*TRECHO DA PÁGINA*:
O estado de saúde do deputado Clodovil Hernandes (PR-SP), 71, continua grave, sem alteração neurológica, segundo o médico intensivista Sérgio Murilo Domingues Júnior, do hospital Santa Lúcia, em Brasília, onde o parlamentar está internado desde a manhã desta segunda-feira, informa a Folha online.

Por meio da assessoria do deputado, Domingues Júnior informou que Clodovil não apresentou instabilidade após o último boletim divulgado por volta das 18h. "A pressão arterial do deputado continua sendo mantida com medicamentos e ventilação mecânica", disse o médico.

No último boletim médico, o hospital informou que o parlamentar teve uma parada cardiorrespiratória por volta das 14h que durou cerca de cinco minutos. A parada foi revertida, mas o estado de saúde dele se agravou.

Os médicos afirmaram que se o deputado sobreviver, ele deverá ter uma vida bastante limitada. O risco de sequelas é muito grave, possivelmente sem condições de falar nem andar.

O sangramento é do lado esquerdo do cérebro. Os médicos informam que o parlamentar se encontra em coma profundo em nível 3 em uma escala que vai de 3 a 15, em que os números menores correspondem a um quadro de maior gravidade.

Clodovil foi internado por volta das 8h17 da manhã de hoje com um quadro de AVC (acidente vascular cerebral) hemorrágico um sangramento na cabeça, e passou por um procedimento de inserção de cateter para reduzir o coágulo no cérebro. Clodovil foi encontrado desacordado por volta das 7h, de bruços no chão, por assessores.

*DADOS EXTRAÍDOS*:
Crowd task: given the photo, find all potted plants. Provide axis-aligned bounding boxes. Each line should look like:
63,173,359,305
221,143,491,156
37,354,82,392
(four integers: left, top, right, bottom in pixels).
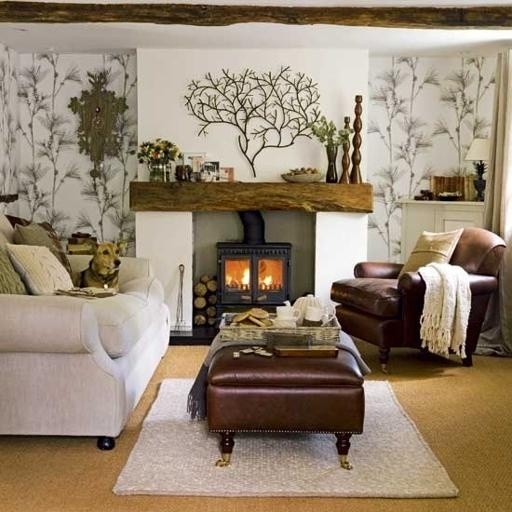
313,117,351,182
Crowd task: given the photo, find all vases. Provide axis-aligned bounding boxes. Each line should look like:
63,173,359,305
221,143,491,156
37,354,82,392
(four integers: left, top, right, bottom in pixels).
148,164,164,184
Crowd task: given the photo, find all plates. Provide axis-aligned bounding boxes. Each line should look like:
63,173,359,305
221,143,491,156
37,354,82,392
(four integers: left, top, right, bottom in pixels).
436,194,462,201
282,173,324,184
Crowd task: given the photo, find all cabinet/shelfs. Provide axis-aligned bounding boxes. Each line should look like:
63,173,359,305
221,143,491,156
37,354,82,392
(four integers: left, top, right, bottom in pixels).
394,197,485,265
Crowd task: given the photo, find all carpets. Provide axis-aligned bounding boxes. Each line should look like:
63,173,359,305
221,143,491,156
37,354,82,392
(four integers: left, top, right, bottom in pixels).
111,377,461,502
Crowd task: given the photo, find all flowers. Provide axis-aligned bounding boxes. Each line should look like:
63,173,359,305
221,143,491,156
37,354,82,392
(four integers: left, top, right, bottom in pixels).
138,137,183,168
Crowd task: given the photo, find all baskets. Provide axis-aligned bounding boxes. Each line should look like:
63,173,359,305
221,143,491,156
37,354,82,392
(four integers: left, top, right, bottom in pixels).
219,312,340,344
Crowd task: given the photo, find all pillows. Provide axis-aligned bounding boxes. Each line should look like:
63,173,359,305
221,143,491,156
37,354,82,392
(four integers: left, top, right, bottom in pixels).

*TAREFAS*:
[a] Resuma em duas frases o trecho da página sobre o estado de saúde de Clodovil Hernandes.
[b] Dê continuidade à notícia sobre o estado de saúde de Clodovil a partir da última frase apresentada.

*RESPOSTAS*:
[a] O deputado Clodovil Hernandes, internado desde a manhã de segunda-feira no hospital Santa Lúcia, em Brasília, com um AVC hemorrágico, continua em estado grave e em coma profundo. Ele teve uma parada cardiorrespiratória por volta das 14h, que foi revertida, e os médicos afirmam que, se sobreviver, deverá ter uma vida bastante limitada.

[b]
Há seis meses, Clodovil se internou no Hospital Alemão Oswaldo Cruz, em São Paulo, em decorrência de uma embolia pulmonar. Em 2007, ele se internou no Hospital Sírio-Libanês por causa de uma paralisia de leve intensidade do braço direito. A paralisia foi causada por AVC, decorrente de hipertensão arterial.

Também em 2007, o deputado foi hospitalizado duas vezes com problemas cardíacos e hipertensão arterial e outra com suspeita de dengue. Mas a doença não foi diagnosticada.

De acordo com a assessoria de imprensa de Clodovil, ministros do TSE (Tribunal Superior Eleitoral), parlamentares e amigos de São Paulo telefonam para o hospital para prestar solidariedade e apoio. Segundo a assessoria, o parlamentar não tem contatos com familiares.